SOURCE PASSAGE: Begin
= Colorado Division of Aeronautics =

State agency of Colorado, United States

Colorado Division of Aeronautics is part of the Colorado Department of Transportation. The Division's main office is located at Front Range Airport.

==Aeronautics Board==
The seven-member Colorado Aeronautical Board (CAB) was created by statute in 1988 and is responsible for aviation development in Colorado. Members of the Board represent specific statewide aviation interests. Appointed by the Governor to serve three-year terms, the Colorado Aeronautical Board is designed as representative of both governmental and aviation-interest constituencies.

The Colorado Department of Transportation Aeronautics Division administratively supports the Colorado Aeronautical Board on issues of aviation safety, as technical advisors, as support of government and individual aviation needs through entitlement reimbursements of aviation and fuel tax revenues and a discretionary aviation grant program, as well as in maintaining the state aviation system plan.

Both the Aeronautical Board and the Aeronautics Division work within the Colorado Department of Transportation to establish and encourage multi-modal aspects in today's transportation.
SOURCE PASSAGE: End
§ WORK INSTRUCTION 1:
From the article on the Colorado Division of Aeronautics, quote the passage that begins at the words "The Colorado Department of Transportation Aeronautics" and stops after the words "aviation system plan.".
§ WORK INSTRUCTION 2:
Answer these from the article on the Colorado Division of Aeronautics:
(a) Where is the Division's main office located?
(b) In what year was the Colorado Aeronautical Board created by statute?
(c) How long is the term that Board members serve?
§ WORK INSTRUCTION 3:
Carry on the article on the Colorado Division of Aeronautics past its final sentence.
INFORMATION GIVEN: Begin
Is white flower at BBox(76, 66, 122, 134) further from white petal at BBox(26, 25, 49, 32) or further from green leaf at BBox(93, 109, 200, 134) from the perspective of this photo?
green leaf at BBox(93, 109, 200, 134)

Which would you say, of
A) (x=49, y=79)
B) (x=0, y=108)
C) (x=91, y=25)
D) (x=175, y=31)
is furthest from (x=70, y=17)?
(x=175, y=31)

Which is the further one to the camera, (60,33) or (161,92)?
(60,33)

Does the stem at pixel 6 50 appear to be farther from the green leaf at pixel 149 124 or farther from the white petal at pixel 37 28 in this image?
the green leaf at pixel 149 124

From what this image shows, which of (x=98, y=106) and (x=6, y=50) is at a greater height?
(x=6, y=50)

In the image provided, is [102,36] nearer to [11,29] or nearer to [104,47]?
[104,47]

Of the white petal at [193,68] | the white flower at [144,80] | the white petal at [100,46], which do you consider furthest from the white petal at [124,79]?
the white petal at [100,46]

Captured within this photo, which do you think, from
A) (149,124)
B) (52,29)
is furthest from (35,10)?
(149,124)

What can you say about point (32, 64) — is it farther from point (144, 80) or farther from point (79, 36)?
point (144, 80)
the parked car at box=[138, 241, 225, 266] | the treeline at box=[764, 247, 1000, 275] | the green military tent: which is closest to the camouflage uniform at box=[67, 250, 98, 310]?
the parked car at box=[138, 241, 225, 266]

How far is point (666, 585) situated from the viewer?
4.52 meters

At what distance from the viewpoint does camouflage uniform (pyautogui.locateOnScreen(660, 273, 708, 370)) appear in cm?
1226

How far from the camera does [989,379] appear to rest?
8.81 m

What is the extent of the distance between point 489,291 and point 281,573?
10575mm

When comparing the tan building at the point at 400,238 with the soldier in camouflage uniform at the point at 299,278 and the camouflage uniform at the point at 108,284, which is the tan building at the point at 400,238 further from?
INFORMATION GIVEN: End
INFORMATION GIVEN: Begin
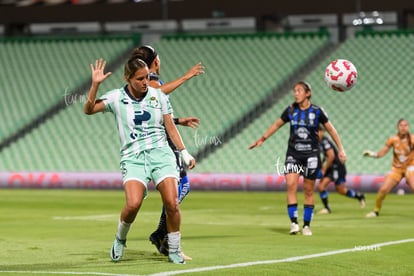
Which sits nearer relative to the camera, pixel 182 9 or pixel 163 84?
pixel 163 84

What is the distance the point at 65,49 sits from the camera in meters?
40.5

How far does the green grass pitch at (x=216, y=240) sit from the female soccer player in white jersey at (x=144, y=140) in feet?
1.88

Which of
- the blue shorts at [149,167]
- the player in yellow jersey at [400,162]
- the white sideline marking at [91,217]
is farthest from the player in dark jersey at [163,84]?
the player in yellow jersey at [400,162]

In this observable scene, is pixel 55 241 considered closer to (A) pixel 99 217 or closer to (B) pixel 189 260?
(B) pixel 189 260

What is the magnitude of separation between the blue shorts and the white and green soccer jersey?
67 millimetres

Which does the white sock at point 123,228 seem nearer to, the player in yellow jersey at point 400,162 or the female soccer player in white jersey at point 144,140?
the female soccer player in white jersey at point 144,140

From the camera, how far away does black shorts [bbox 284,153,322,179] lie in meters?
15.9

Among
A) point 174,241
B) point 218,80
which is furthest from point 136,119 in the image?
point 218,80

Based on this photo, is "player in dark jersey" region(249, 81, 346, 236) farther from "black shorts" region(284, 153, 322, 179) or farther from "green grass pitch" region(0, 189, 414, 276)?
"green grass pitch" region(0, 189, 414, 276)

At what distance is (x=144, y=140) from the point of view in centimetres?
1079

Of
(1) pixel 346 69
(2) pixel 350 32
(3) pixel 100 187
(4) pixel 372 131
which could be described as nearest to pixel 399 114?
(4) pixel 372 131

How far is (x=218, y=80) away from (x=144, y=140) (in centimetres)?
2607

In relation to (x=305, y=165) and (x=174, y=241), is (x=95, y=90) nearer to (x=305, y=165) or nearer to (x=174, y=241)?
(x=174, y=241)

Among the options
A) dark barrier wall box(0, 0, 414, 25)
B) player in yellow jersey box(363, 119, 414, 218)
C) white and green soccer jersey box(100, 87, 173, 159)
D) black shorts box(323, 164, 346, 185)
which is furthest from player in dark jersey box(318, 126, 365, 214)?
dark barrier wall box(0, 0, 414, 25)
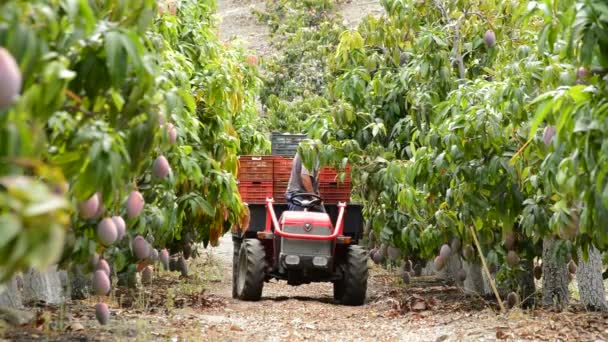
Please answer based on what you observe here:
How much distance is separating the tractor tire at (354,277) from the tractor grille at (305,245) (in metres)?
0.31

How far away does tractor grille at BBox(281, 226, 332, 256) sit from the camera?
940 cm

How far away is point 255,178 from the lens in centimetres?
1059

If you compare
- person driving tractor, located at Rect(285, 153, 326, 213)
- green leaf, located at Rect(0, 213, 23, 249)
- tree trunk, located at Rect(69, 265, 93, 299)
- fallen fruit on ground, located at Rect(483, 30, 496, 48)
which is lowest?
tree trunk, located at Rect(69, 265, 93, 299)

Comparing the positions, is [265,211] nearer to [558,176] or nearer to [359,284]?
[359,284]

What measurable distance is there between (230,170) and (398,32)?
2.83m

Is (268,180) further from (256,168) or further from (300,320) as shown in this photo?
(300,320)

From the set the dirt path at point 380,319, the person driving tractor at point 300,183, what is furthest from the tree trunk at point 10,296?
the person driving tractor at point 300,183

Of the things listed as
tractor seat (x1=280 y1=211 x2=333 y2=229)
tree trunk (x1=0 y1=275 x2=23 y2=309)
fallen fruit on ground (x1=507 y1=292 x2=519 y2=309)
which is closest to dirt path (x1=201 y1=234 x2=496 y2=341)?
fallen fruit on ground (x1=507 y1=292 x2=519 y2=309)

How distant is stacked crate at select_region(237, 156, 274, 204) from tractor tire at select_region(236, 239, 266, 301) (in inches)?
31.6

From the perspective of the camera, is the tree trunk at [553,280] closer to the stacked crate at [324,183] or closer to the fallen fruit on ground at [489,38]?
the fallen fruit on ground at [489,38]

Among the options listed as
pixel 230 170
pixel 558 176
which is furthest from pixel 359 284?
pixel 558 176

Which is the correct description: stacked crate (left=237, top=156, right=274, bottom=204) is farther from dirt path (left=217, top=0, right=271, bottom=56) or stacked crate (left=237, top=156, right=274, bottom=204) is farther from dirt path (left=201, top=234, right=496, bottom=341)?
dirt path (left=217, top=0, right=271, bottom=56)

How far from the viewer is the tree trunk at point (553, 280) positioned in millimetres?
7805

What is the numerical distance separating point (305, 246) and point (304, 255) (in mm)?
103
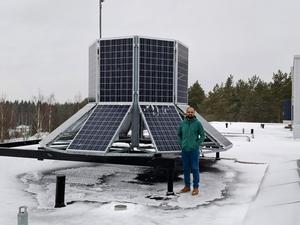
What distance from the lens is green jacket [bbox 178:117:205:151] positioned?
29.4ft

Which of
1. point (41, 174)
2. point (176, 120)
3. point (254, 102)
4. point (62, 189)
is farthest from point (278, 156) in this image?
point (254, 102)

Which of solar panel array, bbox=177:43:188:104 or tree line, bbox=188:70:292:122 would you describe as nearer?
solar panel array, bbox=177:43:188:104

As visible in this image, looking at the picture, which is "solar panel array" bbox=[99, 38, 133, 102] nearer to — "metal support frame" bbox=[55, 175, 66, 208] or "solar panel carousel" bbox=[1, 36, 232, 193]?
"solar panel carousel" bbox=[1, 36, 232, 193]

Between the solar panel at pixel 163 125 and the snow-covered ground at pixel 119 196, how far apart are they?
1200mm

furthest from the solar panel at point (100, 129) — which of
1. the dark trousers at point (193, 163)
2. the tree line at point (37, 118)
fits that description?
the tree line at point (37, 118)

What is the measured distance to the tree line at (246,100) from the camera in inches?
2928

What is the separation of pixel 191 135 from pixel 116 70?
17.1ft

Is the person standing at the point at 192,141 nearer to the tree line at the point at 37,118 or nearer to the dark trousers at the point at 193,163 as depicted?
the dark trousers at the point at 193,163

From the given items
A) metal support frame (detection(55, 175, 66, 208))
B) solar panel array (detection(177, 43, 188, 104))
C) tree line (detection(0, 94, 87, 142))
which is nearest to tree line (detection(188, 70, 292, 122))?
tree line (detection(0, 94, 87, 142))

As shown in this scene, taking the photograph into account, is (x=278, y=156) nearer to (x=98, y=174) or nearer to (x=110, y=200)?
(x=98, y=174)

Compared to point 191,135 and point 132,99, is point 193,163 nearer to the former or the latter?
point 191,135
INFORMATION GIVEN: End
§ EXERCISE ANSWER 1:
The Colorado Department of Transportation Aeronautics Division administratively supports the Colorado Aeronautical Board on issues of aviation safety, as technical advisors, as support of government and individual aviation needs through entitlement reimbursements of aviation and fuel tax revenues and a discretionary aviation grant program, as well as in maintaining the state aviation system plan.

§ EXERCISE ANSWER 2:
(a) Front Range Airport
(b) 1988
(c) Three years

§ EXERCISE ANSWER 3:
== Colorado Airport System ==
The Colorado Airport System include a total of 74 public-use airports. These airports are categorized into 14 airports that serve the public with scheduled commercial air service, and 60 general aviation airports. Each of Colorado's airports offer a unique set benefits for each of its surrounding communities including emergency medical access, employment and economic generation. Airports in Colorado are a vital public resource and play a dynamic role in Colorado's multi-modal transportation system.

==Discretionary Aviation Grant Program==
Since legislation in 1991 channeled aviation fuel taxes to "aviation purposes", the CDOT - Division of Aeronautics has reimbursed 65% of those taxes back into the airports - of - origin in the form of regular entitlement funds. At the same time, the Colorado Aeronautical Board began conducting the Colorado Discretionary Grant Program, utilizing the remaining 35% of tax revenues to serve the maintenance, capital equipment, and developmental needs of Colorado's 74 public-use airports.

In June 2003, new legislation was signed into law by Governor Bill Owens. Senate Bill 49 continuously appropriates fuel tax dollars into the Colorado Aviation Fund. This legislation gives the Colorado Aeronautical Board increased flexibility when dispursing discretionary grant dollars into the Colorado Airport System.